The King's House on Schachen, a wooden post-and-beam construction, was built 1869–1872. In 1874, Dollmann took over the direction of the building activities at Neuschwanstein Castle (started in 1869) from Eduard Riedel.
In 1884 Dollmann fell from the king's favour. He had to make place for his colleague Julius Hofmann and retired.

Karl Freiherr von Hasenauer
architect; b. July 20, 1833; d. January 4, 1894.
He was educated at the Collegium Carolinum in Braunschweig, Germany, and at the academy of Vienna, and travelled in Italy, France, and England. In 1854 he won first prize in architecture at the academy of Vienna. He won also second prize in the competition for the new facade of the cathedral of Florence. In association with Semper he designed at Vienna the Museums of Art and Natural History, built between 1872 and 1884, and the new Imperial Palace. He designed also the Hofburg theatre at Vienna. He published Das K. K. Hofburgtheater in Wien (1890, folio).

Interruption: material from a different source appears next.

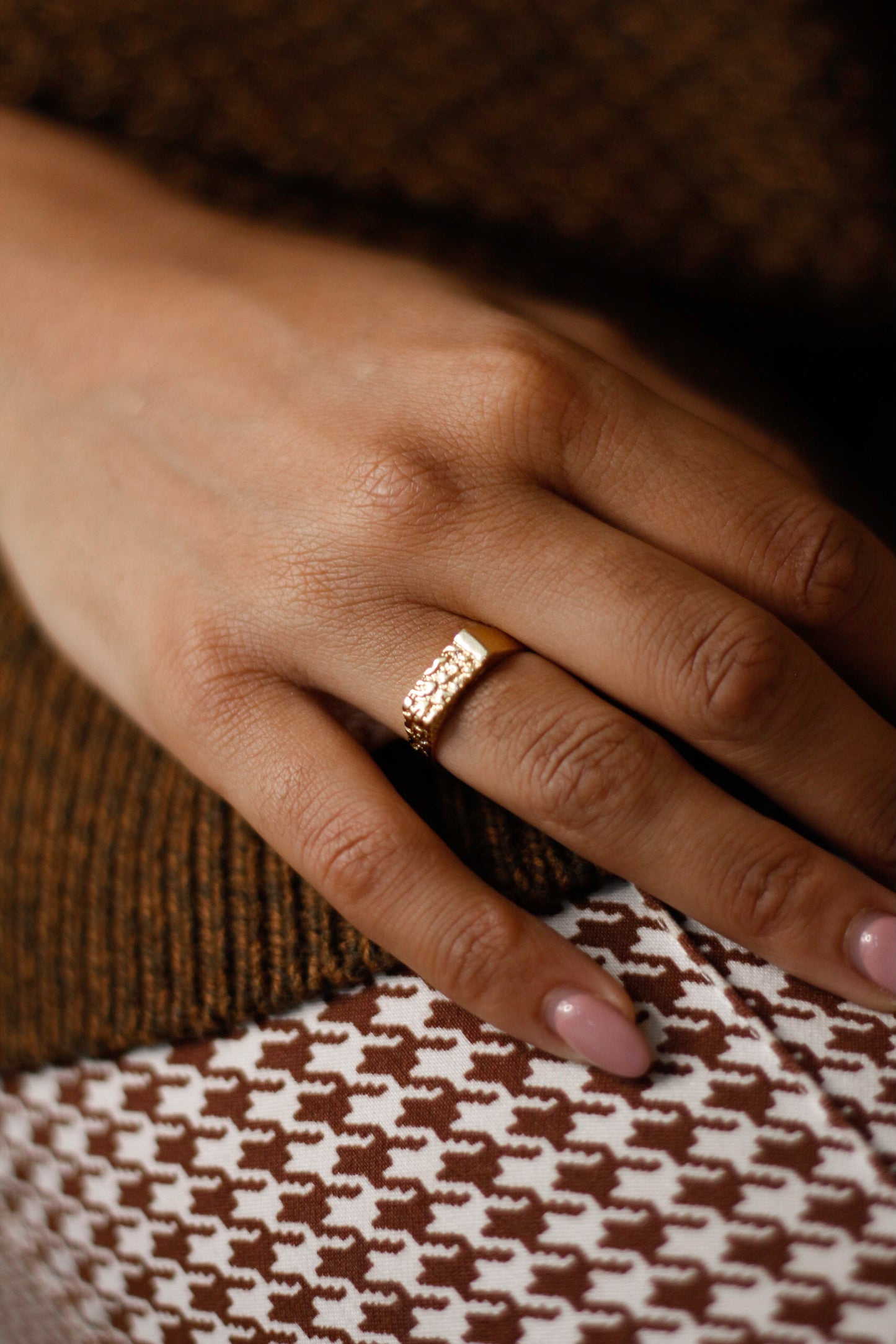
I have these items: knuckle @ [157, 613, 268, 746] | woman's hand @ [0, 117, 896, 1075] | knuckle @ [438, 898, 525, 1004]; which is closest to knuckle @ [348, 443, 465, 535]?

In 1888, Giuseppe Brentano entered the atelier of Baron Hasenauer in Vienna, to study Gothic architecture.

Thomas Hayter Lewis
architect; b. 1818; d. December, 1898.
He was a student at the Royal Academy, London, and won its gold medal. He assisted Sir William Tite at the Royal Exchange, London. In 1854 he designed the Alhambra in London. In 1860 he was elected general secretary of the Royal Institute of British Architects. In 1864 he succeeded Donaldson as Professor of Architecture at University College, London, and superintended the enlargement of its buildings. Lewis contributed many articles to the Transactions of the R.I.B.A., and wrote works on Justinian's Buildings, The Holy Places of Jerusalem, Byzantine Sculpture, and other books.